William Forbes-Sempill (1893-1965) was a Scottish air pioneer who became the 19th Lord Sempill in 1954. He served with distinction as a pilot during the First World War. Starting in the 1920s, he became a Japanese spy, for reasons that never became clear. He was asked to resign his military posts in 1941, six days before the attack on Pearl Harbor.

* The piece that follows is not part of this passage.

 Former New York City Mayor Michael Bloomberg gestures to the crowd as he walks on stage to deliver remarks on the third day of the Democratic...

He was never prosecuted for his spying activities.

Charles Dollfus (1893-1981) was a respected French aviator, eventually becoming curator of an aeronautics museum in Le Bourget.

New premier of France

Here’s a photo from the October 30 1933 edition of the Toronto Daily Star of a French politician.

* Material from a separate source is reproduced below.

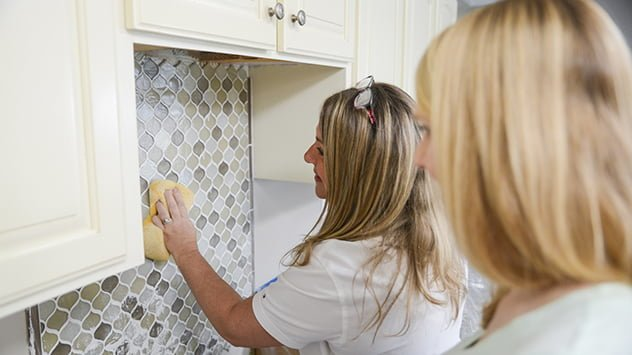 Kym Sigler wipes excess the grout from the tile backsplash.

Albert Sarrault (1872-1962) was the French governor of Indochina from 1911 to 1913 and again from 1917 to 1919. He was the Prime Minister of France from October to November 1933 and from January to June 1936. He retired from politics in 1940 after voting in favour of the establishment of the Vichy France government.

All you ladies

Here’s a photograph from the October 30 1933 edition of the Toronto Daily Star of a woman whose hairstyle matched that of her dog.

A search for Claire Ray turned up only one item: a New York Times article from July 1933 with the headline “Actress Is Cleared – Claire Ray freed after turning car over to police”. The article is behind a paywall and I could find no other references, so I have no idea why Claire Ray was arrested nor why the police wanted her car.

Ms. Ray did not have a successful career as an actress: there is no record of her in either the Internet Movie Database or the Internet Broadway Database. I hope she took good care of her puppy.

Chancing a tumble

Here’s a photo from the November 1 1928 edition of the Toronto Daily Star of a man jumping on a mountain.

Luis Trenker (1892-1990) was a film director, actor, mountain climber, and bobsledder. In World War I, he fought in the Austro-Hungarian army against Italy, eventually writing a total of 23 books on the experience. After the war, he became an architect and competed for Italy in the 1924 Olympic Games as a bobsledder. (He lived in South Tyrol, which became a part of Italy.)

Originally serving as an assistant on a mountain film in 1921, he graduated to leading actor when it was discovered that he could perform the necessary stunts. He eventually abandoned architecture to concentrate on film. His films featured idealization of connections to the homeland as opposed to the decadence of city life.

He stopped filming during World War II, but resumed making documentaries about the Tyrol region in the 1950s. He lived to be 97 years old, passing away more than 60 years after leaping across the mountain shown in the caption above.

Flies own aeroplane

Here’s a photo from the October 30 1933 edition of the Toronto Daily Star of an actress who planned to fly from Hollywood to her home.

Jane Barnes (1915-1998) appeared in a number of movies between 1934 and 1941, mostly uncredited. She married actor Carlyle Moore Jr. in 1937; he also was a licensed private pilot, so the two obviously had common interests.

A Boston Globe edition in 1937 had an article on the couple’s marriage that provided biographical details on both of them. His movie career ended at about the same time as hers; I have no idea what happened to them after the early 1940s, other than that they had three children and were still married when he passed away in 1977.